#### [MATERIAL FOR THIS EXERCISE]
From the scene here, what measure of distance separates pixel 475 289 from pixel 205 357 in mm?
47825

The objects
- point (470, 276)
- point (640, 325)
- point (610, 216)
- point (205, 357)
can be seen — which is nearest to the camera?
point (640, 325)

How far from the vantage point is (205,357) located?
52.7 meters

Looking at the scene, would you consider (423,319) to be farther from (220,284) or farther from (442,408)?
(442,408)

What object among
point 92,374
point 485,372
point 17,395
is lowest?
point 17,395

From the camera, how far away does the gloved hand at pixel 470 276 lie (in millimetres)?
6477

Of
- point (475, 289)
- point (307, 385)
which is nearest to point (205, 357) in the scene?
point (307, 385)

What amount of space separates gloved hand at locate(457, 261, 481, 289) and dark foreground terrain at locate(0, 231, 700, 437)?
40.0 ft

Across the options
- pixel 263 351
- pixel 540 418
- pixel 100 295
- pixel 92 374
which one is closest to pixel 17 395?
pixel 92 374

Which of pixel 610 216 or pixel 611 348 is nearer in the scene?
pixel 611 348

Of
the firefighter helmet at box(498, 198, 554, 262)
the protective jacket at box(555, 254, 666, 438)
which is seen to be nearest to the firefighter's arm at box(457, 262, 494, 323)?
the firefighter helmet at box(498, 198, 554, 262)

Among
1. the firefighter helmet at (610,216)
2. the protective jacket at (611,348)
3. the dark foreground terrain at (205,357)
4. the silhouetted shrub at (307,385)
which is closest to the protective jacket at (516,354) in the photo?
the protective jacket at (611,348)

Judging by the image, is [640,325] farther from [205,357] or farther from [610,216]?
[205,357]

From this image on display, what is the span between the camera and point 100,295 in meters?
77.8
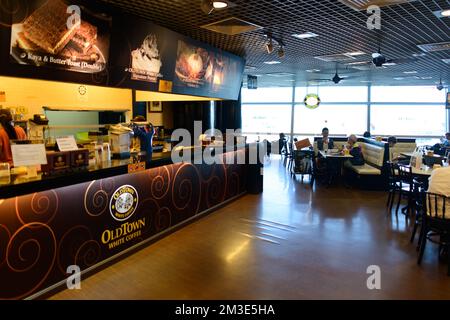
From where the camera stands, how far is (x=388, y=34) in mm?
6379

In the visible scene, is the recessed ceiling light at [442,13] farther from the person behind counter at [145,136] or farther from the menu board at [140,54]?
the person behind counter at [145,136]

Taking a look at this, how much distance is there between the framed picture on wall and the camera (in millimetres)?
9313

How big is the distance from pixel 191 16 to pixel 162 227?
312 centimetres

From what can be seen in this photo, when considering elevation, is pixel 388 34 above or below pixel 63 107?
above

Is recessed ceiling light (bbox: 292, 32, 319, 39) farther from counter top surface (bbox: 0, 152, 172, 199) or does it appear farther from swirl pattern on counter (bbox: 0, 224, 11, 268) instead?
swirl pattern on counter (bbox: 0, 224, 11, 268)

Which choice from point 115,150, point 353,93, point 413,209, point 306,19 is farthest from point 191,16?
point 353,93

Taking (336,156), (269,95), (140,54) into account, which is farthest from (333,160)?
(269,95)

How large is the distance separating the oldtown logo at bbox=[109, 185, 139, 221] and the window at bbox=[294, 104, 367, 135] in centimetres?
1385

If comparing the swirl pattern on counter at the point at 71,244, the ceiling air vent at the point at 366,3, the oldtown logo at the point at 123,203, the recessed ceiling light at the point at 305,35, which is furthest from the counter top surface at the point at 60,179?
the recessed ceiling light at the point at 305,35

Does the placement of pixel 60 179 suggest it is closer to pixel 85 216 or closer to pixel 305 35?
pixel 85 216

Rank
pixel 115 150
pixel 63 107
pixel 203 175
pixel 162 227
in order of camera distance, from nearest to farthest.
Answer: pixel 115 150, pixel 162 227, pixel 203 175, pixel 63 107

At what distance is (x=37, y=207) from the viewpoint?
322 centimetres

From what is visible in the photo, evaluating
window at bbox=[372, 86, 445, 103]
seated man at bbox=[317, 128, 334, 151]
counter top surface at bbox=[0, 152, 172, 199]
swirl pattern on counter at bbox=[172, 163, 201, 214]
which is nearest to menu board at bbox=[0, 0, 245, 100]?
counter top surface at bbox=[0, 152, 172, 199]
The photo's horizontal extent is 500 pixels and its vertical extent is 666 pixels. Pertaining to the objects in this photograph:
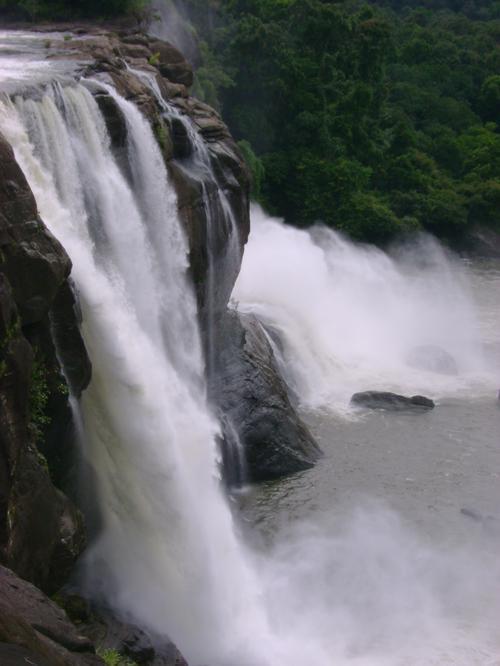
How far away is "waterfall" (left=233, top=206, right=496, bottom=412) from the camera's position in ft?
73.2

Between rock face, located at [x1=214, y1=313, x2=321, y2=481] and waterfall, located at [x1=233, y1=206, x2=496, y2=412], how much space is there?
2.62 m

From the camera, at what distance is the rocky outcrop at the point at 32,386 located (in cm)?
888

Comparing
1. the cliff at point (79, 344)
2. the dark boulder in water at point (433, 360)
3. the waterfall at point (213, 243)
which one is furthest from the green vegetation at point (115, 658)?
the dark boulder in water at point (433, 360)

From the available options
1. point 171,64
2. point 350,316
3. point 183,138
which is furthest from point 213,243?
point 350,316

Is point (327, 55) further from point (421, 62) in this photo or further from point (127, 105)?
point (127, 105)

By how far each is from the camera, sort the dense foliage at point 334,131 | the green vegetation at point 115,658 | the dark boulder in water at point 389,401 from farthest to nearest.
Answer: the dense foliage at point 334,131
the dark boulder in water at point 389,401
the green vegetation at point 115,658

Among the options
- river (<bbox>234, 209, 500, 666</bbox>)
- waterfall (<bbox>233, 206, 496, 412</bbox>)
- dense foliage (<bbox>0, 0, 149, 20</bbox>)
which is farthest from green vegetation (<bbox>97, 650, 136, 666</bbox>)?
dense foliage (<bbox>0, 0, 149, 20</bbox>)

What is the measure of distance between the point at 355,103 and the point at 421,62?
55.1ft

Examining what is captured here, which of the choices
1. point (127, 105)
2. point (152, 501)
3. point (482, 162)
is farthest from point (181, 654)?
→ point (482, 162)

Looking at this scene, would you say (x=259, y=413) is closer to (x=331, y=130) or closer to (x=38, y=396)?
(x=38, y=396)

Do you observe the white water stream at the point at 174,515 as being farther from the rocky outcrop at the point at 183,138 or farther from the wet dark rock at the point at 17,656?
the wet dark rock at the point at 17,656

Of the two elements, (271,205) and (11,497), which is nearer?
(11,497)

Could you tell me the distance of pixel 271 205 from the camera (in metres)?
36.0

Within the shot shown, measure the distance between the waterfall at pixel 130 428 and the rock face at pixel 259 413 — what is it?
3149 mm
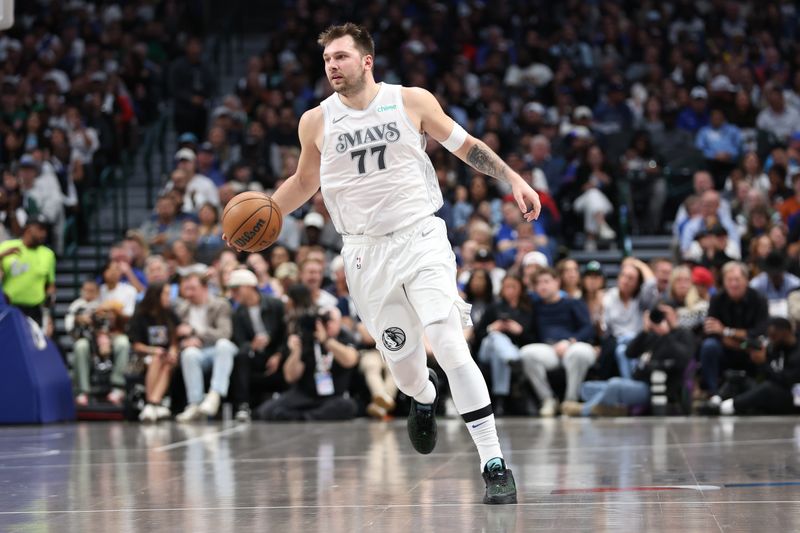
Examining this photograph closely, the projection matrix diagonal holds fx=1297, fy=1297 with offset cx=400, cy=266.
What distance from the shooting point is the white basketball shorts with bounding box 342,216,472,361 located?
277 inches

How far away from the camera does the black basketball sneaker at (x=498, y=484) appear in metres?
6.75

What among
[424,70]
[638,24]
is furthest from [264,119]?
[638,24]

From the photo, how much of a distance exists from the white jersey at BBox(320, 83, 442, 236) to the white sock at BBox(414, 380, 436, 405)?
3.46ft

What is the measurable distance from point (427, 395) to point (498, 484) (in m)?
1.06

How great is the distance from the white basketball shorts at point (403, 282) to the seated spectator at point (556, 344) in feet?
24.2

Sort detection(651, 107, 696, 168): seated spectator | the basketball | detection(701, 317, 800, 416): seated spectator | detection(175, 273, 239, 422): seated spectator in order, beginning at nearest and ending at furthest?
the basketball < detection(701, 317, 800, 416): seated spectator < detection(175, 273, 239, 422): seated spectator < detection(651, 107, 696, 168): seated spectator

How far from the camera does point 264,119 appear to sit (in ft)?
69.8

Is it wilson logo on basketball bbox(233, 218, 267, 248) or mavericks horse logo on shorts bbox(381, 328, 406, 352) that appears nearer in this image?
mavericks horse logo on shorts bbox(381, 328, 406, 352)

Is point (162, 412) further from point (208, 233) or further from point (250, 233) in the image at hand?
point (250, 233)

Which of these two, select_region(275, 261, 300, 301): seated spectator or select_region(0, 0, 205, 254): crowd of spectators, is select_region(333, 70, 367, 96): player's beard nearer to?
select_region(275, 261, 300, 301): seated spectator

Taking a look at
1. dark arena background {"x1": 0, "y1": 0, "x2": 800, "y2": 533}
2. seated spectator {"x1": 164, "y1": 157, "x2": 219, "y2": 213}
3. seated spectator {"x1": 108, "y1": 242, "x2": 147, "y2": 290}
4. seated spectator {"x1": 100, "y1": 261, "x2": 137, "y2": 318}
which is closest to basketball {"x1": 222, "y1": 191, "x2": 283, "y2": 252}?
dark arena background {"x1": 0, "y1": 0, "x2": 800, "y2": 533}

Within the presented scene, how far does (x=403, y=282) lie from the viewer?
713 centimetres

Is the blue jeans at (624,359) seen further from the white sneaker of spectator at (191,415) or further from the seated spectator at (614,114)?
the seated spectator at (614,114)

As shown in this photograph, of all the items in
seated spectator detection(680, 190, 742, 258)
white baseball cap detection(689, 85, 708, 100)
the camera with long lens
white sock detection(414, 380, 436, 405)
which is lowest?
white sock detection(414, 380, 436, 405)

#### [TASK DESCRIPTION]
Scale the rows from the start through the line containing "52.7 meters", inclusive, and write them out again with the requests included. In the answers only, multiply every number (the distances and the point coordinates) by 0.6 and round each result to the same number of decimal places it had, with halves rounded up.

#### [THE RESPONSE]
From the scene here, what measure of distance separates pixel 475 289 from pixel 205 357 in mm?
28695

The objects
- point (470, 276)
- point (640, 325)
- point (610, 216)
- point (205, 357)
can be seen — which is nearest to the camera?
point (384, 195)

How far from the vantage point is (205,357) located?
31.6 meters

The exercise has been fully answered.